08-13-2016 | By John Marks | Issue 86

Late '60s let's-make-lots-of-money British mainstream studio action flick here (The Italian Job), generally well regarded for the acting and the action. John Marks of The Tannhauser Gate (http://www.thetannhausergate.com) discards the husk of the film and enjoys the fruit of the opening credits theme song by Matt Monro. As always, his choices and commentary are a tasty treat to read!

Pure Brit '60s pop culture here...lots of fun for those of us who remember those times. The 21st century American remake is a different kettle of seafood entirely....

Dr. David W. Robinson, Ye Olde Editor

Matt Monro's opening-credit song from the 1969 Michael Caine caper movie The Italian Job is a fine job of singing from a pop-music baritone who is almost unknown in the US, but whose recordings can withstand comparison with any of the Broadway-musical baritones of the older generation.

Monro (birth name Terence Edward Parsons) to my knowledge never sang on Broadway, but he regularly made hay during the 1960s in movie soundtracks—not only The Italian Job but also the James Bond series' From Russia With Love (1963), and the title song from Born Free (1966).

The opening-credit song from The Italian Job ("On Days Like These") is surprisingly sophisticated from a musical standpoint, given that the movie is about car chases, car crashes, and various forms of sexual innuendo and other low humor. Quincy Jones composed the music; Don Black (at that time or later, Munro's manager) wrote the words. George Martin produced Monro's recording.

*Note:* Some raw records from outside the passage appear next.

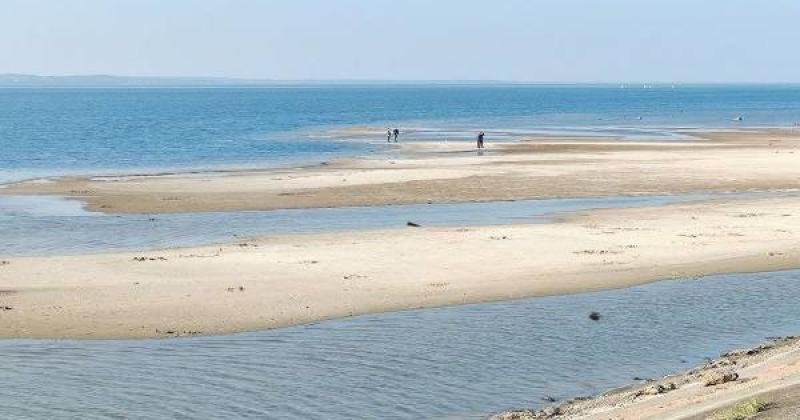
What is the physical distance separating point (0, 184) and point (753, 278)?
32959mm

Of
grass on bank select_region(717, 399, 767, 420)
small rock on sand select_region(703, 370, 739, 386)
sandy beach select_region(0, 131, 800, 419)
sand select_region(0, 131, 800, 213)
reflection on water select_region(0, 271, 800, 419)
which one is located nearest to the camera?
grass on bank select_region(717, 399, 767, 420)

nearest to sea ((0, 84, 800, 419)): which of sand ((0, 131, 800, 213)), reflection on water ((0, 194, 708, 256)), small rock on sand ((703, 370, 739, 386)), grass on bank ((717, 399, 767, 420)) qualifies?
reflection on water ((0, 194, 708, 256))

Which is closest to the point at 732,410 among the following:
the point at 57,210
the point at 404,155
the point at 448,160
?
the point at 57,210

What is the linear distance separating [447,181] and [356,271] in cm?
2105

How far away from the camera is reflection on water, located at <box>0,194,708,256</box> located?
30.6 m

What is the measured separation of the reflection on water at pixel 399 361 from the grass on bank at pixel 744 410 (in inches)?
147

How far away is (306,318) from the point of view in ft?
68.4

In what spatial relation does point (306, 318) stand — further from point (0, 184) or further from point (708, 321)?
point (0, 184)

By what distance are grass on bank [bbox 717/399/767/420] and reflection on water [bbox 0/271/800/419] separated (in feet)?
12.3

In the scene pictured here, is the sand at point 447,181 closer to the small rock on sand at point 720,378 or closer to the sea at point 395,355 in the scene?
the sea at point 395,355

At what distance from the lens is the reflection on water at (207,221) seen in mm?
30578

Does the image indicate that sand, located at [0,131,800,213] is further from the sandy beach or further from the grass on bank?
the grass on bank

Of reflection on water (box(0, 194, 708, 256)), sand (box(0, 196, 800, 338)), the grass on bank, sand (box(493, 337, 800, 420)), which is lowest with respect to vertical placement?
reflection on water (box(0, 194, 708, 256))

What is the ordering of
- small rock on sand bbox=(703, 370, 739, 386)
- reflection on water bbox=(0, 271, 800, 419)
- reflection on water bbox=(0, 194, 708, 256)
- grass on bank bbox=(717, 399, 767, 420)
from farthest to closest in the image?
reflection on water bbox=(0, 194, 708, 256), reflection on water bbox=(0, 271, 800, 419), small rock on sand bbox=(703, 370, 739, 386), grass on bank bbox=(717, 399, 767, 420)
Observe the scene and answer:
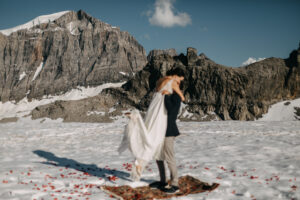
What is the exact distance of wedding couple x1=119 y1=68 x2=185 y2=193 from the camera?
6922mm

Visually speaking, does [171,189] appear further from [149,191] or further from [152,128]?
[152,128]

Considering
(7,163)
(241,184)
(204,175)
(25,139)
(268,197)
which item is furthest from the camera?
(25,139)

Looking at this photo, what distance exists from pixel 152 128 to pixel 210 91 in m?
118

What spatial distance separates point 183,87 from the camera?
12419 cm

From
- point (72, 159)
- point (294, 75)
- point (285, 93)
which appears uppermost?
point (294, 75)

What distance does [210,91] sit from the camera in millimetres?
120875

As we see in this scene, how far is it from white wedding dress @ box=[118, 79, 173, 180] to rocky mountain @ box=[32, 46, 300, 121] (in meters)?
102

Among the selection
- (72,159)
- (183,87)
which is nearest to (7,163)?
(72,159)

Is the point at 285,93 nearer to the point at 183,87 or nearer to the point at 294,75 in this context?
the point at 294,75

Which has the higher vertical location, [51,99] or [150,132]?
[51,99]

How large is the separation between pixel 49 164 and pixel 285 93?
143756mm

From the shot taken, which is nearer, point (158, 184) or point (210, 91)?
point (158, 184)

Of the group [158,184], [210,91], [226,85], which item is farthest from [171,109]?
[210,91]

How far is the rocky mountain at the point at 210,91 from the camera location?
11431 centimetres
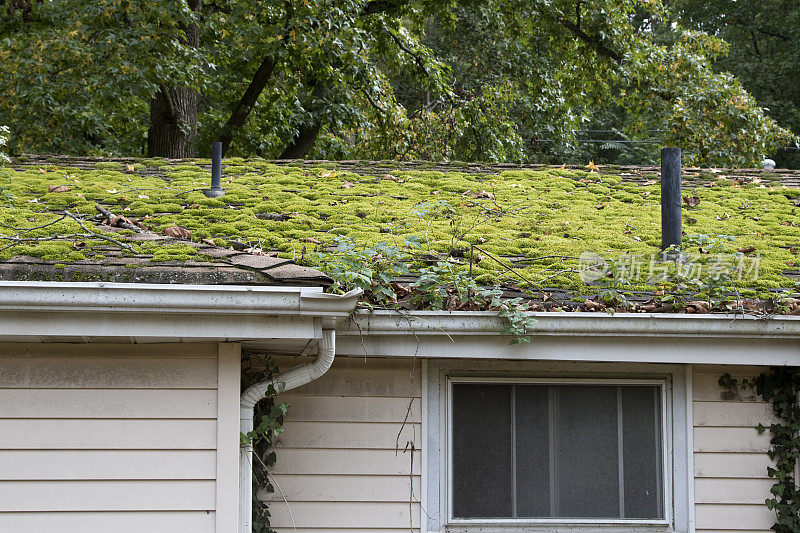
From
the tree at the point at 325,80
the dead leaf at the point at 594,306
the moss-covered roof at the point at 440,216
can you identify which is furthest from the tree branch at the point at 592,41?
the dead leaf at the point at 594,306

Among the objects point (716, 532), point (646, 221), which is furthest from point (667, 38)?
point (716, 532)

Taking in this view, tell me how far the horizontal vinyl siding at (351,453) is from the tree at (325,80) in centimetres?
815

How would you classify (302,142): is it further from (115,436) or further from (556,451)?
(115,436)

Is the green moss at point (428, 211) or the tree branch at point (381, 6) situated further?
the tree branch at point (381, 6)

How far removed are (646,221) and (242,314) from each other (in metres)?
4.15

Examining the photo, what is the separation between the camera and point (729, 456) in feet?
17.7

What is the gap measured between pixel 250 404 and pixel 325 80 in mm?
10929

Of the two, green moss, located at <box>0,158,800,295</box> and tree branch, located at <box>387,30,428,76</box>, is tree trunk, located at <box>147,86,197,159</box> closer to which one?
tree branch, located at <box>387,30,428,76</box>

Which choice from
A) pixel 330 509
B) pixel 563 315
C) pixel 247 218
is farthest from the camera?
pixel 247 218

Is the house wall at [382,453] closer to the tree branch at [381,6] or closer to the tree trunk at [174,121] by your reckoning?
the tree trunk at [174,121]

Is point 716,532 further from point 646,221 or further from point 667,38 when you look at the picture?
point 667,38

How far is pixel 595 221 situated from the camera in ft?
23.2

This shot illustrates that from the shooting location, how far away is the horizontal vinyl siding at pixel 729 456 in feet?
17.6

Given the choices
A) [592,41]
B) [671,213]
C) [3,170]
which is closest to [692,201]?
[671,213]
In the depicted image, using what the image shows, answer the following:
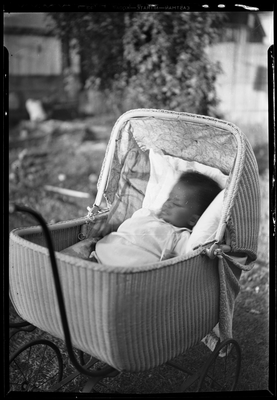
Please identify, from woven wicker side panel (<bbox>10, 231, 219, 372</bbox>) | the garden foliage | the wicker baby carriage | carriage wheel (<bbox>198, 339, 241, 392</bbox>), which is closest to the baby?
the wicker baby carriage

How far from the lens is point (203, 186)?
2037mm

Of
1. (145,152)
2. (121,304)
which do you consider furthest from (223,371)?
(145,152)

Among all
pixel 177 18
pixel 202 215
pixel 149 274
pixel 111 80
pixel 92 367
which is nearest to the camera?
pixel 149 274

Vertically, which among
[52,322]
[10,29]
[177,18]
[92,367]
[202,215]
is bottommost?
[92,367]

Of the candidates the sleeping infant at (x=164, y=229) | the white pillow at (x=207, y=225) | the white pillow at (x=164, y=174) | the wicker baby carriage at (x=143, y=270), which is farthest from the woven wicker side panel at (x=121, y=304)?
the white pillow at (x=164, y=174)

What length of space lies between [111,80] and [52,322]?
1.95 m

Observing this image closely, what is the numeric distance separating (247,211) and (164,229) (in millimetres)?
355

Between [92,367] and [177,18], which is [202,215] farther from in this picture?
[177,18]

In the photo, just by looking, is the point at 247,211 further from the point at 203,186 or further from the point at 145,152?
the point at 145,152

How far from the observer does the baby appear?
192cm

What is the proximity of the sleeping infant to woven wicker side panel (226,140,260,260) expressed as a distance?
0.59 feet

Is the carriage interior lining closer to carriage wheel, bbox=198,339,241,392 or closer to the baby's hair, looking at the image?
the baby's hair

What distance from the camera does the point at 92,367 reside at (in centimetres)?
213
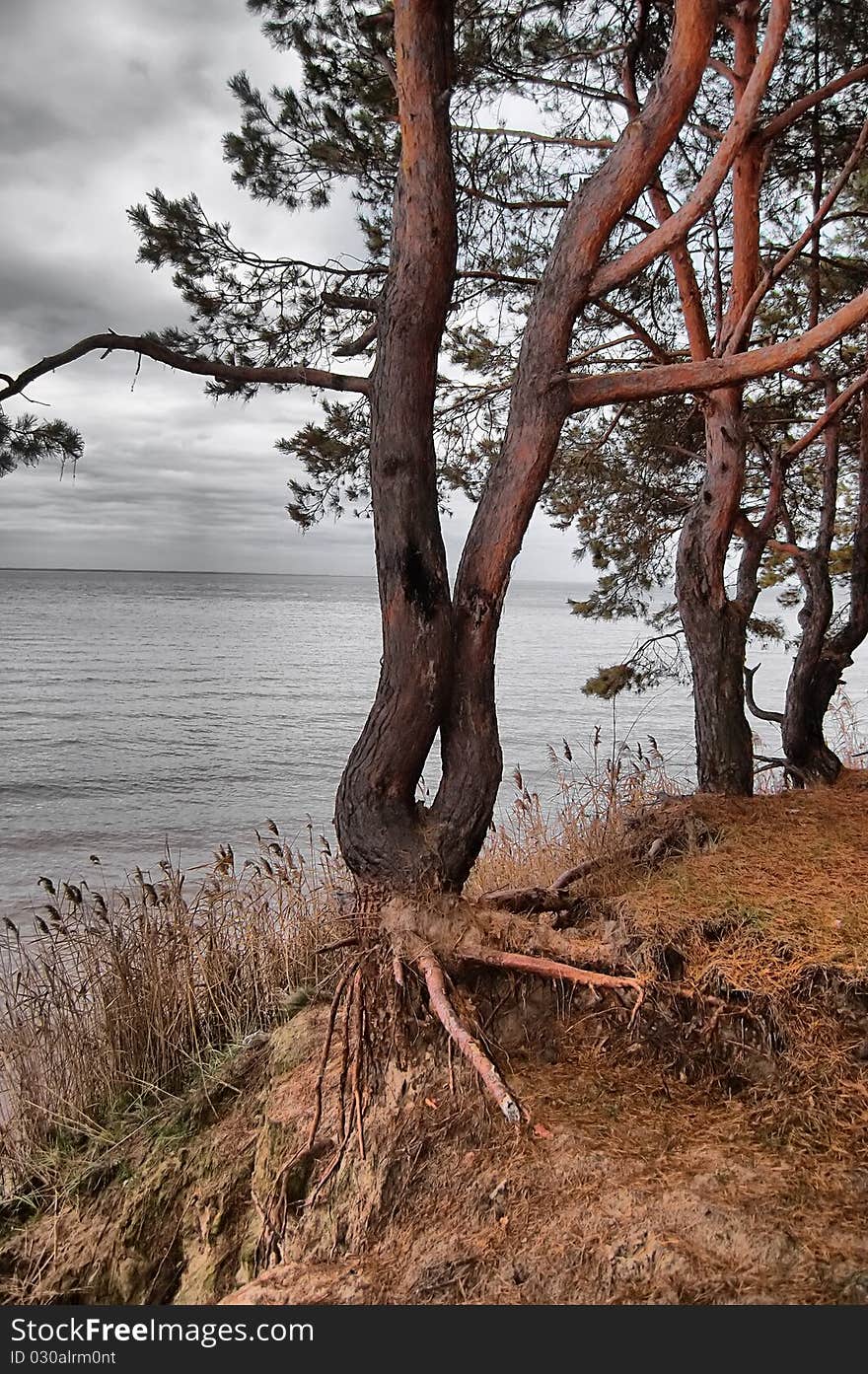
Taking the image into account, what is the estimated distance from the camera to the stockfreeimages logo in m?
2.15

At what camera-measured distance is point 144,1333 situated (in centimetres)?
234

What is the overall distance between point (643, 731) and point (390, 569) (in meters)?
11.3

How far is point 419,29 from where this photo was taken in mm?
3348

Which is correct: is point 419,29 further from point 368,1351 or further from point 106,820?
point 106,820

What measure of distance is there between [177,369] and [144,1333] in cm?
329

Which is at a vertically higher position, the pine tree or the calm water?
the pine tree

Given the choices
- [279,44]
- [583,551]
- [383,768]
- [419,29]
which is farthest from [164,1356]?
[583,551]

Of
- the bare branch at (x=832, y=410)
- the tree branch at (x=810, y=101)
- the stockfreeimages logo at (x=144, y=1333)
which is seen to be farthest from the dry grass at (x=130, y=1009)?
the tree branch at (x=810, y=101)

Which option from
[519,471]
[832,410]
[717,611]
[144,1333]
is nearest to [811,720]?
[717,611]

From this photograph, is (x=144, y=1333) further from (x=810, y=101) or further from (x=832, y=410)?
(x=810, y=101)

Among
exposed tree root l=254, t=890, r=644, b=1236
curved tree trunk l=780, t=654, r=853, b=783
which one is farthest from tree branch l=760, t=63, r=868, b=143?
exposed tree root l=254, t=890, r=644, b=1236

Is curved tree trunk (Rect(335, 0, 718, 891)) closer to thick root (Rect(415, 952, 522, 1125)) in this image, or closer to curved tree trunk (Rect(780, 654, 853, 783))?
thick root (Rect(415, 952, 522, 1125))

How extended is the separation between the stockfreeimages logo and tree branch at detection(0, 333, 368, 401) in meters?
2.98

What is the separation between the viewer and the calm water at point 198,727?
9.07m
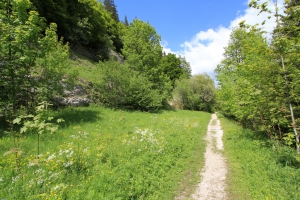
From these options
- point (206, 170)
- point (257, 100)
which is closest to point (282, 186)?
point (206, 170)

The music is I think something that Gabriel Fauré might have thought twice about, before tossing out the manuscript paper it was written on—especially Jones' stepwise chromaticism on the phrase "while your eyes played games with mine." (Chromaticism, by the way, is simply a convenient technical term for employing notes not usually found in a piece or section's home-key scale, in order to add more tonal color and interest.)

Long before there was a loosely-based sequel, The Italian Job remained famous for its profligate waste of stunt cars—cars that later on would be recognized as irreplaceable. However, viewing The Italian Job from a 21st-century perspective, there are so many jarring or cringe-inducing moments that one is tempted to say (just as is the case with the film Breakfast at Tiffany's) that the soundtrack was the best thing.